WHAT YOU NEED TO DO.
Substitute "waterfront settlement" for "lakeside village" throughout these records, leaving everything else unchanged.

PROVIDED DATA.
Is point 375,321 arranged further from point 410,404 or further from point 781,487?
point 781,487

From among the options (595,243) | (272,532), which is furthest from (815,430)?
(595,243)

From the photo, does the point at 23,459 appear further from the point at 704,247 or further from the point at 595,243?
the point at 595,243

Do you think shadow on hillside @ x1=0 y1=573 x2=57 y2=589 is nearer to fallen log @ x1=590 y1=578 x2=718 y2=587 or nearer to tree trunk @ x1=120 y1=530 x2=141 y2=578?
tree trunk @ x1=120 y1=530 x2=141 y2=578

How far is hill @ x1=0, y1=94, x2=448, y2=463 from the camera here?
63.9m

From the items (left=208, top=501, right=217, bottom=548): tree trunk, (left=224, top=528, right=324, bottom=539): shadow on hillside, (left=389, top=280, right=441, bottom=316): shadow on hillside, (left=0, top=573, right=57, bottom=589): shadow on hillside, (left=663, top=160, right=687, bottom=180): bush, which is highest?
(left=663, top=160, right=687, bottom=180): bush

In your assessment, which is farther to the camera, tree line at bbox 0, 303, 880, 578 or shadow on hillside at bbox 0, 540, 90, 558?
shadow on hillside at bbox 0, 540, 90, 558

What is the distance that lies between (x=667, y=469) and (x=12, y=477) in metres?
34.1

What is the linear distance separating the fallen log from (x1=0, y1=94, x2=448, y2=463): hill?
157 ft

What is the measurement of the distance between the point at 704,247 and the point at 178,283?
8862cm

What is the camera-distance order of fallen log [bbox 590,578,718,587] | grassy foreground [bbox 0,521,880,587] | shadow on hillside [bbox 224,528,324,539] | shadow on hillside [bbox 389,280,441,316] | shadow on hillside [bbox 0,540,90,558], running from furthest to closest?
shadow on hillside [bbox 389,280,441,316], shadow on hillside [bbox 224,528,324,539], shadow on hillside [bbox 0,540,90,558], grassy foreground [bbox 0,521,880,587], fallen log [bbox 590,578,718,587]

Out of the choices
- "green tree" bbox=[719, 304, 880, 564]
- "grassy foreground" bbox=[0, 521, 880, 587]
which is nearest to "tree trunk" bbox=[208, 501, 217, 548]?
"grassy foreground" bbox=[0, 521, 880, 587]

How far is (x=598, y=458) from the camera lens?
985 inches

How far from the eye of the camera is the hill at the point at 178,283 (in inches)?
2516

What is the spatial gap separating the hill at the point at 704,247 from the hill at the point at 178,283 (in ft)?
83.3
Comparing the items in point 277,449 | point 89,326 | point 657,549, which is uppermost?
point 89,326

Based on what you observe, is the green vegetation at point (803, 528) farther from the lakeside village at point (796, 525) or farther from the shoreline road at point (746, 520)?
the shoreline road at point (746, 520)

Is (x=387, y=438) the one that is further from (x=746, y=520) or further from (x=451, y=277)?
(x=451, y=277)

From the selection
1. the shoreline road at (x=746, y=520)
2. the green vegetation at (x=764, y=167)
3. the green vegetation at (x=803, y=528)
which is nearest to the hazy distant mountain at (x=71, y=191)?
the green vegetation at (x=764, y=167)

THE RESPONSE.
Is point 375,321 arranged further from point 410,404 or further from point 781,487?
point 781,487

From among the options (595,243) | (272,532), which is furthest from (815,430)?
(595,243)

From the photo, does the point at 23,459 appear further from the point at 704,247 or further from the point at 595,243?
the point at 595,243

Do you think shadow on hillside @ x1=0 y1=573 x2=57 y2=589 is nearer to fallen log @ x1=590 y1=578 x2=718 y2=587 or nearer to tree trunk @ x1=120 y1=530 x2=141 y2=578?
tree trunk @ x1=120 y1=530 x2=141 y2=578

How far is hill @ x1=0, y1=94, x2=448, y2=463 from the camera here?
63.9m

From the items (left=208, top=501, right=217, bottom=548): tree trunk, (left=224, top=528, right=324, bottom=539): shadow on hillside, (left=389, top=280, right=441, bottom=316): shadow on hillside, (left=0, top=573, right=57, bottom=589): shadow on hillside, (left=663, top=160, right=687, bottom=180): bush, which is highest?
(left=663, top=160, right=687, bottom=180): bush

In your assessment, which is farther to the camera, tree line at bbox 0, 303, 880, 578 or shadow on hillside at bbox 0, 540, 90, 558?
shadow on hillside at bbox 0, 540, 90, 558

What is the distance that lies between (x=667, y=469) and (x=12, y=477) in metres?
34.1

What is the linear distance separating the fallen log from (x1=0, y1=94, x2=448, y2=463): hill?
157 ft

What is the measurement of the distance between the point at 704,247 and the point at 178,283?
8862cm

What is the camera-distance order of fallen log [bbox 590,578,718,587] | grassy foreground [bbox 0,521,880,587] | shadow on hillside [bbox 224,528,324,539] | shadow on hillside [bbox 389,280,441,316] | shadow on hillside [bbox 0,540,90,558], running from furthest to closest?
shadow on hillside [bbox 389,280,441,316], shadow on hillside [bbox 224,528,324,539], shadow on hillside [bbox 0,540,90,558], grassy foreground [bbox 0,521,880,587], fallen log [bbox 590,578,718,587]

Out of the choices
- "green tree" bbox=[719, 304, 880, 564]
- "grassy foreground" bbox=[0, 521, 880, 587]
which is nearest to "tree trunk" bbox=[208, 501, 217, 548]?
"grassy foreground" bbox=[0, 521, 880, 587]

How far is (x=598, y=458) from the camera lens?
985 inches

How far from the eye of the camera is the hill at the point at 178,283 (in inches)?
2516

What is the spatial gap separating the hill at the point at 704,247 from the hill at the point at 178,283 (in ft)?
83.3
Comparing the items in point 277,449 | point 89,326 | point 657,549, which is uppermost?
point 89,326

Based on what you observe, is the green vegetation at point (803, 528) farther from the waterfront settlement at point (796, 525) or farther from the shoreline road at point (746, 520)?
the shoreline road at point (746, 520)

Is (x=387, y=438) the one that is further from (x=746, y=520) or further from (x=451, y=277)?
(x=451, y=277)

From the selection
1. the shoreline road at (x=746, y=520)
2. the green vegetation at (x=764, y=167)
3. the green vegetation at (x=803, y=528)
which is nearest to the hazy distant mountain at (x=71, y=191)?
the green vegetation at (x=764, y=167)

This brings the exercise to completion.